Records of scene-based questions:
+===+
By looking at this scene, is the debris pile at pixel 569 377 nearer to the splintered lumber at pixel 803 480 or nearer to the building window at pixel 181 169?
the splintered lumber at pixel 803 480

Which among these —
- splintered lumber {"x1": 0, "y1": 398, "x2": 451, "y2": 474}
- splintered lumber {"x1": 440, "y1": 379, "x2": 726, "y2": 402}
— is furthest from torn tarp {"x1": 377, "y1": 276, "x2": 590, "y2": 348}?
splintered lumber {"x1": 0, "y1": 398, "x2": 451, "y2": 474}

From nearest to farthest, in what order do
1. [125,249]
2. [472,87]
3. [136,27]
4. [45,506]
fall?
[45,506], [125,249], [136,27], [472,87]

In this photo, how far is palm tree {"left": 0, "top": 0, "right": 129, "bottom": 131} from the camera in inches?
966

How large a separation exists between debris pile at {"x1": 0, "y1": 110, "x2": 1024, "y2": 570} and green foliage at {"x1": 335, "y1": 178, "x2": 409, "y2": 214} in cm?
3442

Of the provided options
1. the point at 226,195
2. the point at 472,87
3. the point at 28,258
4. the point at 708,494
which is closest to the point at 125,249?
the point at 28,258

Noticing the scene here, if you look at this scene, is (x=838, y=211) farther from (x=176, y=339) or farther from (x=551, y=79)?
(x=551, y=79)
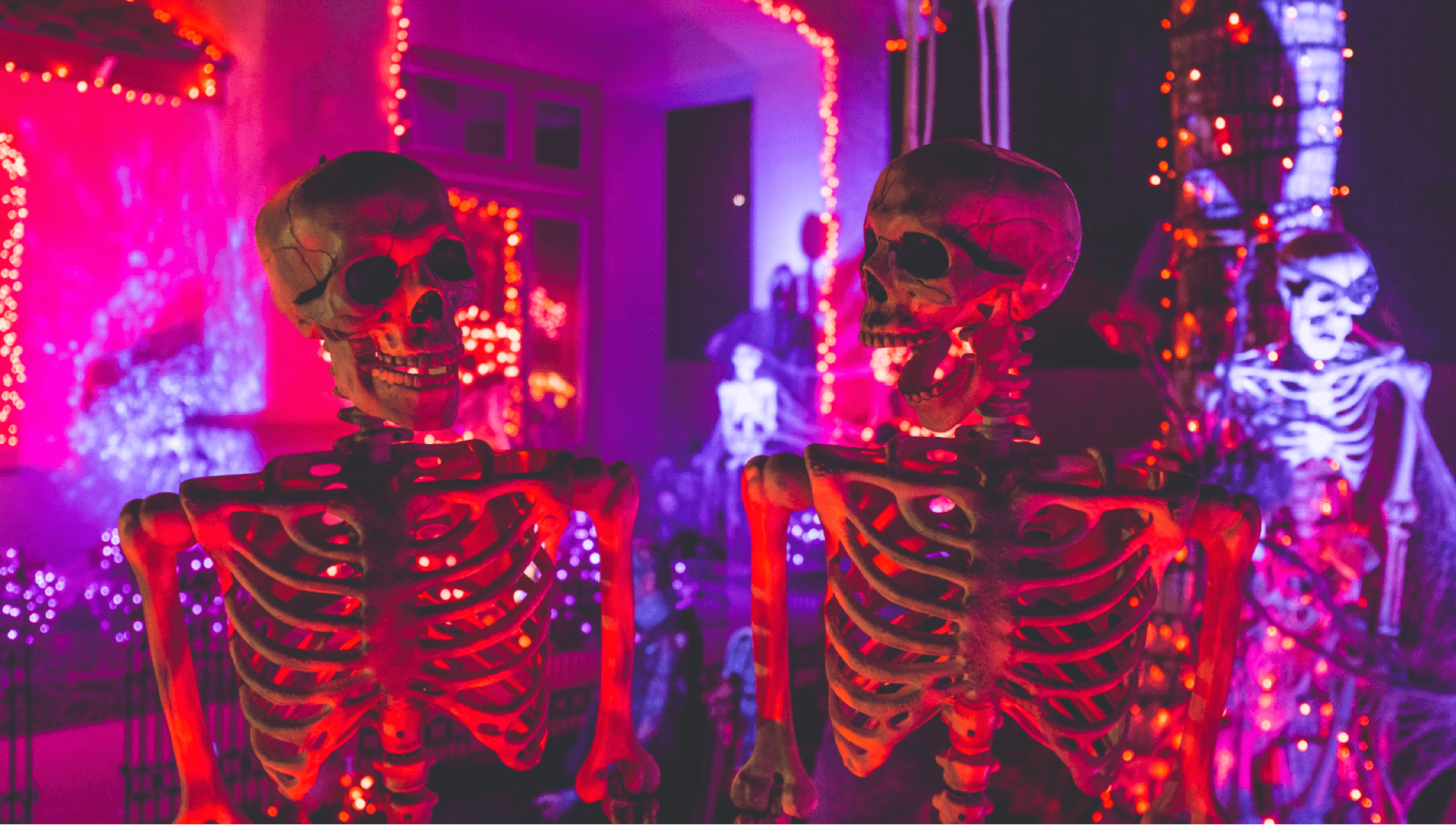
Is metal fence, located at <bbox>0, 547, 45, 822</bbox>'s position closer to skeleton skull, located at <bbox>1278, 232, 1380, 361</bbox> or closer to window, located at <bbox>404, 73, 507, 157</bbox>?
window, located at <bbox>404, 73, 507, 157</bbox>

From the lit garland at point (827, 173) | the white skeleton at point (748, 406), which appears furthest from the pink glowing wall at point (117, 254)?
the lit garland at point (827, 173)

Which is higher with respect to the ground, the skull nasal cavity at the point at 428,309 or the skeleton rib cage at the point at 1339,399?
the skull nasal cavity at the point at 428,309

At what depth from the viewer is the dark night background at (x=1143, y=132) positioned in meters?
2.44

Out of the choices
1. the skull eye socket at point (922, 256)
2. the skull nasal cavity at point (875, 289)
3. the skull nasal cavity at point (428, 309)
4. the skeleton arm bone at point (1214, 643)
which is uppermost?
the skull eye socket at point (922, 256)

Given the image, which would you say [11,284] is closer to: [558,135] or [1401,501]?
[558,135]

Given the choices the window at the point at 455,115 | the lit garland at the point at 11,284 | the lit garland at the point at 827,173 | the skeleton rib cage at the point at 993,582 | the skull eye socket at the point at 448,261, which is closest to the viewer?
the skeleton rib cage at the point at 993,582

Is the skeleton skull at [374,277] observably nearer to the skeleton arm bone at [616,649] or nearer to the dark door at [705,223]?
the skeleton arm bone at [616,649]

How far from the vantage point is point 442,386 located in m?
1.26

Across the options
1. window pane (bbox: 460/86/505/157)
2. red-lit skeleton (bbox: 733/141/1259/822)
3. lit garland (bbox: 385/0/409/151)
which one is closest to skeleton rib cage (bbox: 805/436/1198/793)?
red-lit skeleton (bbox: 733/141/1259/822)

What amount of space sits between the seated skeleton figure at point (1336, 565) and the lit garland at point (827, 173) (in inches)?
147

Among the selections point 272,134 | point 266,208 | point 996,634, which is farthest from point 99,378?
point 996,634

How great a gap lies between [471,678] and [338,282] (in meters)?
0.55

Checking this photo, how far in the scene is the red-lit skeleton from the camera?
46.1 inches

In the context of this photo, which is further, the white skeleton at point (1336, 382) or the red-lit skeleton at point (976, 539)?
+===+
WHAT THE TASK ASKS:
Copy all of the entries verbatim, leaving out any pictures they contain.

OUTPUT FOR THIS EXERCISE:
By looking at this scene, is the debris pile at pixel 569 377 nearer to the splintered lumber at pixel 803 480 or nearer to the building window at pixel 181 169?
the splintered lumber at pixel 803 480

Which among these —
- splintered lumber {"x1": 0, "y1": 398, "x2": 451, "y2": 474}
- splintered lumber {"x1": 440, "y1": 379, "x2": 726, "y2": 402}
— is furthest from torn tarp {"x1": 377, "y1": 276, "x2": 590, "y2": 348}?
splintered lumber {"x1": 0, "y1": 398, "x2": 451, "y2": 474}

From nearest to farthest, in what order do
1. [125,249]
2. [472,87]
3. [136,27]
4. [45,506]
fall?
[45,506], [125,249], [136,27], [472,87]

In this photo, how far is palm tree {"left": 0, "top": 0, "right": 129, "bottom": 131} from the camera in inches?
966

How large a separation exists between debris pile at {"x1": 0, "y1": 110, "x2": 1024, "y2": 570} and green foliage at {"x1": 335, "y1": 178, "x2": 409, "y2": 214} in cm?
3442

Of the provided options
1. the point at 226,195
2. the point at 472,87
3. the point at 28,258
4. the point at 708,494
which is closest to the point at 125,249?
the point at 28,258

Noticing the scene here, if you look at this scene, is (x=838, y=211) farther from (x=176, y=339) or farther from (x=551, y=79)?
(x=551, y=79)
Is metal fence, located at <bbox>0, 547, 45, 822</bbox>'s position closer to skeleton skull, located at <bbox>1278, 232, 1380, 361</bbox> or closer to window, located at <bbox>404, 73, 507, 157</bbox>?
window, located at <bbox>404, 73, 507, 157</bbox>

From the lit garland at point (827, 173) | the white skeleton at point (748, 406), which appears furthest from the pink glowing wall at point (117, 254)?
the lit garland at point (827, 173)

Which is higher with respect to the ground, the skull nasal cavity at the point at 428,309 or the skeleton rib cage at the point at 1339,399?
the skull nasal cavity at the point at 428,309

At what depth from the viewer is the dark night background at (x=1143, y=132) positioned in meters?
2.44

Out of the choices
1. the skull eye socket at point (922, 256)
2. the skull nasal cavity at point (875, 289)
3. the skull nasal cavity at point (428, 309)
4. the skeleton arm bone at point (1214, 643)
which is uppermost?
the skull eye socket at point (922, 256)

Given the image, which would you say [11,284] is closer to: [558,135] or [1401,501]?
[558,135]

Given the choices the window at the point at 455,115 | the lit garland at the point at 11,284 | the lit garland at the point at 827,173 | the skeleton rib cage at the point at 993,582 | the skull eye socket at the point at 448,261, which is closest to the viewer?
the skeleton rib cage at the point at 993,582

Is the skeleton skull at [374,277] observably nearer to the skeleton arm bone at [616,649] or nearer to the dark door at [705,223]?
the skeleton arm bone at [616,649]

How far from the vantage point is point 442,386 located in m?
1.26

Across the options
1. window pane (bbox: 460/86/505/157)
2. red-lit skeleton (bbox: 733/141/1259/822)
3. lit garland (bbox: 385/0/409/151)
which one is closest to skeleton rib cage (bbox: 805/436/1198/793)?
red-lit skeleton (bbox: 733/141/1259/822)

What amount of space sits between the seated skeleton figure at point (1336, 565) and the lit garland at point (827, 173) (in inches)?
147

Among the selections point 272,134 | point 266,208 | point 996,634, which is farthest from point 99,378?
point 996,634

How great a gap lies between [471,678] and [338,282] (in meters)?
0.55

Checking this photo, how far in the scene is the red-lit skeleton from the camera?
46.1 inches

In the context of this photo, which is further, the white skeleton at point (1336, 382) or the red-lit skeleton at point (976, 539)?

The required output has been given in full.